Sinto na minha geração uma necessidade quase vital de manter vivas as coisas do passado, principalmente as coisas referentes aos anos 80.
É só abrir os jornais para encontrarmos festas dos anos oitenta, com cantores que fizeram sucesso nos anos oitenta. Lançamento de um DVD com programas dos anos oitenta. Mini-séries, filmes, desenhos, etc, dos anos oitenta.
Na internet, não há alguém na faixa dos seus trinta anos que já não tenha recebido aquele e-mail com imagens dos anos oitenta: capas de discos (LPs), foto de brinquedos, artistas, rótulos de produtos, propagandas, etc.
Muito legal.
Isso não é nenhuma crítica.
Pelo contrário.
Os anos oitenta marcaram pra mim e voltar ao passado me traz um sentimento de nostalgia inexplicável e, ao mesmo tempo, uma profunda tristeza ao perceber que estes momentos jamais voltarão.
Bom, toda essa introdução (sem procurar analisar os “porquês” desta tendência retroativa) é pra contar uma passagem por uma sessão de regressão aos anos oitenta:
Sentado num bar com um grupo de amigos comecei a recordar os desenhos que assistia nos anos oitenta e me senti um alienígena ao perceber que ninguém se lembrava dos "meus desenhos".
Cheguei até mesmo a duvidar da existência de tais.
Podiam ser apenas fruto da minha imaginação...
Fui obrigado a procurar no Google e fiquei feliz em encontrar alguma coisa.
Achei até a música do desenho do Dartagnan.
Lembram?
Tinha também um desenho japonês de um menino chamado Marco que passava toda a sua infância procurando seus pais. A cada episódio ele chegava muito perto de encontrar, mas, no final, nunca conseguia.
Era muito triste, me lembro disso. Quase desesperador.

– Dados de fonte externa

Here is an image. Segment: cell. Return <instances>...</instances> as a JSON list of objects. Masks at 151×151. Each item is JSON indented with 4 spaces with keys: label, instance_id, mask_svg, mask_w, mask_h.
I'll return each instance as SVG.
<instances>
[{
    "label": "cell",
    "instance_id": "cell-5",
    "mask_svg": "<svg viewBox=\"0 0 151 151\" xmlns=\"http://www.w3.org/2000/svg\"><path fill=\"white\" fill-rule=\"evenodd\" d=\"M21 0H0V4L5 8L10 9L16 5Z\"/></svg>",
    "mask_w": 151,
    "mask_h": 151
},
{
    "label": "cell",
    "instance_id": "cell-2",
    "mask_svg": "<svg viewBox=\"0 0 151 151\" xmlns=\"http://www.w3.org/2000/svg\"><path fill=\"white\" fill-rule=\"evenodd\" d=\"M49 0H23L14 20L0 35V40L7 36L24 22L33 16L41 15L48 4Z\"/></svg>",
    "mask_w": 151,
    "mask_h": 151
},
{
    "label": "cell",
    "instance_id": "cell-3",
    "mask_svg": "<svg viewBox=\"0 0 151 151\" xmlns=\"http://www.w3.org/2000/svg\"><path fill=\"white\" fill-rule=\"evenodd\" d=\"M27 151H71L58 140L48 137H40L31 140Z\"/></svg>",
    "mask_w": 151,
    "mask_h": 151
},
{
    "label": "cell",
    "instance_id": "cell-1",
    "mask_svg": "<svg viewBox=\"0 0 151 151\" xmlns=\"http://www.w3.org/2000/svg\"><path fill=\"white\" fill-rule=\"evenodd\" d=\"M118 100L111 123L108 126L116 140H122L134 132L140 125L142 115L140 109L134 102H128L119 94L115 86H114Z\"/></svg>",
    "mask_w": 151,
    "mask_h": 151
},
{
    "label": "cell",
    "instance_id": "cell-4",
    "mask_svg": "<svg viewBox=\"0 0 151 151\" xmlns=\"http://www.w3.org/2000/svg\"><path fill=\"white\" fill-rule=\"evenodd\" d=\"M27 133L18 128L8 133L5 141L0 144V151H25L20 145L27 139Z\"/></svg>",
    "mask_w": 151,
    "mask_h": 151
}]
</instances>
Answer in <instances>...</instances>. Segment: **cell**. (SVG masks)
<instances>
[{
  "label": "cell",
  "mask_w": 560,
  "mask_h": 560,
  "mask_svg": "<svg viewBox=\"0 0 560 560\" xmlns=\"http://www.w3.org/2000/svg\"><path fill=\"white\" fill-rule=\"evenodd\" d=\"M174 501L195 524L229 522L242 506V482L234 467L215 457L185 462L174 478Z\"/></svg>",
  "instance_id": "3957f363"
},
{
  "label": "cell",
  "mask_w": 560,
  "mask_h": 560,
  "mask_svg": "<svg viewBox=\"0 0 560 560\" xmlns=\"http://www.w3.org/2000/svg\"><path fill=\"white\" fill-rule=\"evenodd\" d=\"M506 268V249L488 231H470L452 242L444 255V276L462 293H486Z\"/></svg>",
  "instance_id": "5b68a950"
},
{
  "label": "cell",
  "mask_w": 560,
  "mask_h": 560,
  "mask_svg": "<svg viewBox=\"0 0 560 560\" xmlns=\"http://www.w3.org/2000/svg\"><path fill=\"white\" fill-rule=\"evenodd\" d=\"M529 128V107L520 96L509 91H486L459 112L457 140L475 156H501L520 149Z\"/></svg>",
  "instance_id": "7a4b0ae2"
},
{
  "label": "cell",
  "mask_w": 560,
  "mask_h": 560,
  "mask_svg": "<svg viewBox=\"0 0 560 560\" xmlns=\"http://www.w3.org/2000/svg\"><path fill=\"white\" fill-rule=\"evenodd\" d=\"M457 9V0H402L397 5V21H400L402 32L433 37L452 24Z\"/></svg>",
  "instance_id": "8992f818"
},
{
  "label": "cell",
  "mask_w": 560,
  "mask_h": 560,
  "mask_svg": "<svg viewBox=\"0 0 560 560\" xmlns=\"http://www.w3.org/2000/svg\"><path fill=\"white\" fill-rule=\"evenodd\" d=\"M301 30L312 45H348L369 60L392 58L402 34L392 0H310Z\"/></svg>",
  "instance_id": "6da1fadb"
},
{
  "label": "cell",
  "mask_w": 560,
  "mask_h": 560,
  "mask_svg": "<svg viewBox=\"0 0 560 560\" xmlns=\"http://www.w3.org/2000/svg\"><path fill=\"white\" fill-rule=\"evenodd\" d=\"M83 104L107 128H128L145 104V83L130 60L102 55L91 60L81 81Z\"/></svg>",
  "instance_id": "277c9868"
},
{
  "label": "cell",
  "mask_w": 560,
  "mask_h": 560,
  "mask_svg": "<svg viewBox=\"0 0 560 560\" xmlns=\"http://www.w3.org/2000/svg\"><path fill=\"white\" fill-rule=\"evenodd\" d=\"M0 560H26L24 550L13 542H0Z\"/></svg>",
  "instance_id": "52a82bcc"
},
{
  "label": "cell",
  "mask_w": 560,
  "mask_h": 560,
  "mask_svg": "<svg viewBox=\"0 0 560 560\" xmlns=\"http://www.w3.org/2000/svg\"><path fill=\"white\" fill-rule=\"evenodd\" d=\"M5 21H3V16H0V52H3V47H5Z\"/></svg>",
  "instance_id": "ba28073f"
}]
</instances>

O segundo lugar na minha lista de desenhos inesquecíveis é do Calimero.
Um pintinho preto que usava como chapéu metade da casca de ovo de onde saiu.
Era show.
Porém, o que mais me marcou, apesar dos tradicionais Pantera Cor de Rosa, Pica Pau, Zé Colméia, entre outros, foi o desconhecido Hipo e Thomas.
Impossível ninguém se lembrar.
Também era japonês.
O Hipo era um hipopótamo e o Thomas era um corvo que morava dentro da boca dele.
Viviam brigando, mas se amavam.
Toda vez que o Hipo tomava água, inundava a casinha do corvo.
Não havia diálogo.
Acho que esse era o charme do desenho.
Procurei alguma coisa na internet e percebi que realmente não faz parte do imaginário coletivo das crianças de ontem, adultos de hoje.
Achei quase nada.
Pelo menos descobri que é um desenho dos anos 70 e o nome original é Kabatotto.
Não se fazem mais desenhos como antigamente.

2 comentários:

Anônimo disse...

Eu lembro, também assistia. Nunca consegui achar o desenho era ótimo. Edson B. / RS.

Anônimo disse...

Eu lembro, também assistia. Nunca consegui achar o desenho era ótimo. Edson B. / RS.